(PASSAGE SHOWN begins)

Elisa Martró awarded a project for Micro-elimination of Hepatitis C by GILEAD

- Research

Elisa Martró, leader of the Clinical Virology and New Diagnostic Approaches Research Group at the Microbiology Service of the Germans Trias i Pujol Hospital, has been awarded with one of the five projects granted in the First Edition of the Gilead projects for Micro-elimination of Hepatitis C in Spain and evaluated by the Spanish Liver Research Association (AEEH). The project is entitled "Pilot hepatitis C micro-elimination strategy in Pakistani immigrants in Catalonia through the implementation of a community intervention", and she attended the 44th Annual Conference of the AEEH to receive her award.

Since 2015, Dr. Martró's Group has been working on the simplification of hepatitis C diagnosis by developing and validating an assay for the detection of HCV RNA from a few drops of dried blood, with the aim of improving access to hepatitis C diagnosis for vulnerable groups (such as male and trans sex workers, people who inject drugs, and now also immigrants). "This is very important in the light of the recently approved Plan for the Prevention and Control of Hepatitis C in Catalonia and the Strategic Spanish Plan (PEAHC), in agreement with the Global Health Strategy of the World Health Organization, which aims to eliminate hepatitis C as a public health problem by 2030," Explained Martró, who is a member for the commission that designed the Catalan Plan.

In this project, a community intervention based on HCV prevention, screening and linkage to care will be implemented and evaluated on Pakistani immigrants in Catalonia. "This type of project requires multidisciplinary teams," continues Martró.  Dr. Martró's Group, in collaboration with the Centre for Epidemiological Studies of Sexually Transmitted Diseases and AIDS in Catalonia (CEEISCAT), along with the Community Public Health Team from the International Health Unit Drassanes-Vall d'Hebron, and the Hepatology Service from the Vall d'Hebron Hospital are uniting their efforts to diagnose and treat hepatitis C among the vulnerable group of immigrants, and they can count on the support of the Public Health Agency of Catalonia. "We have many professionals involved; from community agents actively recruiting participants and international health specialists promoting education and prevention, researchers at the IGTP carrying out the analyses of samples and studying viral isolates and hepatologists treating patients to epidemiologists who study the distribution of the disease through the population.

All these elements are needed to eliminate viruses such as that of hepatitis C from individual patients, with a view to eliminating it from society as a whole, which of course is especially relevant for vulnerable groups. "By reaching hidden populations in the community, we will generate strategic epidemiological information to quantify the problem and better understand the hepatitis epidemics in our setting. Therefore, the results we obtain will be useful for making evidence-based decisions and policies".

(PASSAGE SHOWN ends)

EXERCISES TO COMPLETE -
[1] Reproduce the part of the article about the hepatitis C micro-elimination award starting with "Elisa Martró, leader" and going on through "receive her award.".
[2] According to the article about the hepatitis C micro-elimination award, which association evaluated the Gilead projects?
Work only from the article about the hepatitis C micro-elimination award.

(MATERIAL SUPPLIED begins)

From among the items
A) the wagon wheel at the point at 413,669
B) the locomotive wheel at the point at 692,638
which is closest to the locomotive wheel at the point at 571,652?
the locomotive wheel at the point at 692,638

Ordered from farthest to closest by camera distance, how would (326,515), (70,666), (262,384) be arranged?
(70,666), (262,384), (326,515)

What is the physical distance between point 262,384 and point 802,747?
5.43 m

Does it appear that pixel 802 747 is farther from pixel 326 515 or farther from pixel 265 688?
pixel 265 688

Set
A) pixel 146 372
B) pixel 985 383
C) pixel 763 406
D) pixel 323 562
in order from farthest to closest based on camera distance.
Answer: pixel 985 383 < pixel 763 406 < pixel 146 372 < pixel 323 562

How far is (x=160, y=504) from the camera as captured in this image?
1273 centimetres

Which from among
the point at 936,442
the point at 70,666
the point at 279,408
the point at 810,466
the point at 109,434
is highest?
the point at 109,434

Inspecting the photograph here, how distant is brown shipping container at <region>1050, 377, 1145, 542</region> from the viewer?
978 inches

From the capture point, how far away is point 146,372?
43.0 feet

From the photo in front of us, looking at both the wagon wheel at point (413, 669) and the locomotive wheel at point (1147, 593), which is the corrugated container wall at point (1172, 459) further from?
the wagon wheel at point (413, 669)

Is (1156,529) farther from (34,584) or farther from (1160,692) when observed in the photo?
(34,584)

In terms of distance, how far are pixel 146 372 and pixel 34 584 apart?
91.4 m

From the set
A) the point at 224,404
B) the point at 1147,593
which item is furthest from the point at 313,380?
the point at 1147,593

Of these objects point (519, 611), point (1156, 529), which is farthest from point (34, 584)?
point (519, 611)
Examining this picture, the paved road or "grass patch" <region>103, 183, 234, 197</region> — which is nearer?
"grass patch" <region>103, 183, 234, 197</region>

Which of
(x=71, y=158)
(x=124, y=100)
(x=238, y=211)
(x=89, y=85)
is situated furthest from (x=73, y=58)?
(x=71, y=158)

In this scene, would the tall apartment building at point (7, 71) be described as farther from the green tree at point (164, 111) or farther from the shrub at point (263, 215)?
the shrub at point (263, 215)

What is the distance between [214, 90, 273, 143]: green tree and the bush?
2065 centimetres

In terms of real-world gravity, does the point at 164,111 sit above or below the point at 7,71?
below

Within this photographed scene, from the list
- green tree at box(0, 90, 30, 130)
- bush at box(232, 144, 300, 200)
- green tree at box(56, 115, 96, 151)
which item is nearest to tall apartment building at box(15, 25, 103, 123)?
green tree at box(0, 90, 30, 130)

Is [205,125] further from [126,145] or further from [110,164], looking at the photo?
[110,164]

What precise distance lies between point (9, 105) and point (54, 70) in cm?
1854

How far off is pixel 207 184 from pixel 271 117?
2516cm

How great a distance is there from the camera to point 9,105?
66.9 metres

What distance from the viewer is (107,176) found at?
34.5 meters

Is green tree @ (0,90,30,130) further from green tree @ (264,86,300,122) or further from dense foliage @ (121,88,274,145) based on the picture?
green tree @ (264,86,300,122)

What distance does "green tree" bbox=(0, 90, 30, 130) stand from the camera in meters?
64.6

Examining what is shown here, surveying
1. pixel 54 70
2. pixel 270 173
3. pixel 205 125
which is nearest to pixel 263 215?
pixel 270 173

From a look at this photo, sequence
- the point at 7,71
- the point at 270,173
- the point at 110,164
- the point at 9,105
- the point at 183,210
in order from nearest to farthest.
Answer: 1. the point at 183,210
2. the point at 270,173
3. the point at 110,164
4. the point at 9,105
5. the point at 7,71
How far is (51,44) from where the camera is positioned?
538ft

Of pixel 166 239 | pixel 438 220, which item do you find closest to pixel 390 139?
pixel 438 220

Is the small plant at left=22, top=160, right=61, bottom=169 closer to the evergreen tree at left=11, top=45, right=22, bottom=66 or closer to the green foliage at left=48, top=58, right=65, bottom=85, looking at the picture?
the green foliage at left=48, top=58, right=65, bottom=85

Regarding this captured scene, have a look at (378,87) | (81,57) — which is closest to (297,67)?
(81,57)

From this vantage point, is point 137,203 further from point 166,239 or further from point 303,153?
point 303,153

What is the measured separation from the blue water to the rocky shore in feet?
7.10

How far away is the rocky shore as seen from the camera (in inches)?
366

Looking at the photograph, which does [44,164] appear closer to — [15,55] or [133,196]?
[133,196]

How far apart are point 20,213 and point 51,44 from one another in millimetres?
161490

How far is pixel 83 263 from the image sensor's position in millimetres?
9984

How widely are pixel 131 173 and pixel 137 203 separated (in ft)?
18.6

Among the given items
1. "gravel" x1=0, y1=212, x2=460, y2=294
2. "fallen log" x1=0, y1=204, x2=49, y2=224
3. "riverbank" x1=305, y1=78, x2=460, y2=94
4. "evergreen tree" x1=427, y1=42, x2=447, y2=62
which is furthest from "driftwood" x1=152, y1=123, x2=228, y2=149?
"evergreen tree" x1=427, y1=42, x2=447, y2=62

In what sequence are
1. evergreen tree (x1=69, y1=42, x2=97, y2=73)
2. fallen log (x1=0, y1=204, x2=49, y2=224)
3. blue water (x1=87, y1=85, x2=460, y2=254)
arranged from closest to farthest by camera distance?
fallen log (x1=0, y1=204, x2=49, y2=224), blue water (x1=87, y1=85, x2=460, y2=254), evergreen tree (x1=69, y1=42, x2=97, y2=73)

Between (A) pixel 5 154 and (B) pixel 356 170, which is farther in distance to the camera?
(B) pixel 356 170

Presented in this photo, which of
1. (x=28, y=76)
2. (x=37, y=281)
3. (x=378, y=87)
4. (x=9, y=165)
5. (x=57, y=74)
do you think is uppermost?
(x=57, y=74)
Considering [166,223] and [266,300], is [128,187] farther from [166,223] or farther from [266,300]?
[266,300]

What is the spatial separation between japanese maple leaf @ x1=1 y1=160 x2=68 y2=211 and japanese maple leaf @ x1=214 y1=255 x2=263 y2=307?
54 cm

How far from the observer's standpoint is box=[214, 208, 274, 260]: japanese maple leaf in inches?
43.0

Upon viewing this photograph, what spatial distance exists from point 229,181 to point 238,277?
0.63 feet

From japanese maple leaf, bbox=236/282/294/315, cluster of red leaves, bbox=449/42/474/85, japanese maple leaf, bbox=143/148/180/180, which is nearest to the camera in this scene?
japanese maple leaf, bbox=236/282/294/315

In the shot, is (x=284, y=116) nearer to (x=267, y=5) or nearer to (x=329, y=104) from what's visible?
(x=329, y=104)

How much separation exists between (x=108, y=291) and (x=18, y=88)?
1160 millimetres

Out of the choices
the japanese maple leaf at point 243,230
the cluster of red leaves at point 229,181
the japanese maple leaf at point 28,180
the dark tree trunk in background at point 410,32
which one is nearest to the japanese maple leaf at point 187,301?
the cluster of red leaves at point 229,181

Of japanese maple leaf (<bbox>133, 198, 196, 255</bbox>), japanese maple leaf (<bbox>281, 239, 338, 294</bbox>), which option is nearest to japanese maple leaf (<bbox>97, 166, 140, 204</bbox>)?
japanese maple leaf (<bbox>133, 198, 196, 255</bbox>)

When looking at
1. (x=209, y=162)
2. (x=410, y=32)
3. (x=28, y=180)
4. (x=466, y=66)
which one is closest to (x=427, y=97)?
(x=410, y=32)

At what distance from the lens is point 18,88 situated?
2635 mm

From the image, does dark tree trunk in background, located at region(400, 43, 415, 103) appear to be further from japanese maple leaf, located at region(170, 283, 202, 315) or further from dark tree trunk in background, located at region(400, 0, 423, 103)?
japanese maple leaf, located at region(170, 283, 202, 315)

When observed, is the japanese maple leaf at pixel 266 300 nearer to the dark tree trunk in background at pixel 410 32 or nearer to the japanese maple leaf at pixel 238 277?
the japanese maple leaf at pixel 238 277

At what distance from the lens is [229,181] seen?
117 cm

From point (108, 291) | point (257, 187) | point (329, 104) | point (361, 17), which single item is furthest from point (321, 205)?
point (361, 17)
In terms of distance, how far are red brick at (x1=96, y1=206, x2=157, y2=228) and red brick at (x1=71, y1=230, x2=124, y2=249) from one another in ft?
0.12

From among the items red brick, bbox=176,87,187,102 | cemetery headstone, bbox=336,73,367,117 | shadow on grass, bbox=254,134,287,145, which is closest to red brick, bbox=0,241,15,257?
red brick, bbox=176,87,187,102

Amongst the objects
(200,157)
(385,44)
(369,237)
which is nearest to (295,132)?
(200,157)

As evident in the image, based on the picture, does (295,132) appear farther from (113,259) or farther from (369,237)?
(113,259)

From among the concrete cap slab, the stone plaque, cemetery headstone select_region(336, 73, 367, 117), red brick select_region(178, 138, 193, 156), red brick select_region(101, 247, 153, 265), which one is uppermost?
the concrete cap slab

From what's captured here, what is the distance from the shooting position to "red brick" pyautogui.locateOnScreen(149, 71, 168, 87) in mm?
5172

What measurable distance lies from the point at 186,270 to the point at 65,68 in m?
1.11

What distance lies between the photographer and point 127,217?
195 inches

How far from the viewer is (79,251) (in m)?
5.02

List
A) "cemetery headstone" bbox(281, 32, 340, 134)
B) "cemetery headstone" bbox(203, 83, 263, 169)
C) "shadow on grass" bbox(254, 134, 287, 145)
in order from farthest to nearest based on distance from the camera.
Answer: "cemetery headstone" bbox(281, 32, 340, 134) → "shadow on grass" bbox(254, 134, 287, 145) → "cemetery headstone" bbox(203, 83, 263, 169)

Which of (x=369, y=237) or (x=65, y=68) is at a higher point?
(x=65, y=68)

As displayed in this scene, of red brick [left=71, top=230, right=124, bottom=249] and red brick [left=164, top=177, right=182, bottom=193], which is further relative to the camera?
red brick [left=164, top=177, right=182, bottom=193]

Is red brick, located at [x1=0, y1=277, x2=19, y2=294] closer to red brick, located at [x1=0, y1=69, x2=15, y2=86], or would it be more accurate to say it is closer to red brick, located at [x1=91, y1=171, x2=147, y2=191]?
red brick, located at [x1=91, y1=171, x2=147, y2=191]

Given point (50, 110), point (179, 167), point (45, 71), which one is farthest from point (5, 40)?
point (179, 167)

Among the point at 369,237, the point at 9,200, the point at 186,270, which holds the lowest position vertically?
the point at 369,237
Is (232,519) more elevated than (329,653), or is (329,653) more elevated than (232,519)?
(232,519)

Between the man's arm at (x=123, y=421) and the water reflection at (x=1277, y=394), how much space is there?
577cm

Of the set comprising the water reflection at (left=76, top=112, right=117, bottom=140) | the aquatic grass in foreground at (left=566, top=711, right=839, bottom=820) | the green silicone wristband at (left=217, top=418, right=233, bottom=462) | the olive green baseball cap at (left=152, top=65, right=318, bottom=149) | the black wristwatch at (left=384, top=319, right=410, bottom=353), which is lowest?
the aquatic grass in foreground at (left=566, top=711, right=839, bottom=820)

(MATERIAL SUPPLIED ends)

RESPONSES TO THE EXERCISE -
[1]
Elisa Martró, leader of the Clinical Virology and New Diagnostic Approaches Research Group at the Microbiology Service of the Germans Trias i Pujol Hospital, has been awarded with one of the five projects granted in the First Edition of the Gilead projects for Micro-elimination of Hepatitis C in Spain and evaluated by the Spanish Liver Research Association (AEEH). The project is entitled "Pilot hepatitis C micro-elimination strategy in Pakistani immigrants in Catalonia through the implementation of a community intervention", and she attended the 44th Annual Conference of the AEEH to receive her award.

[2] The Spanish Liver Research Association (AEEH).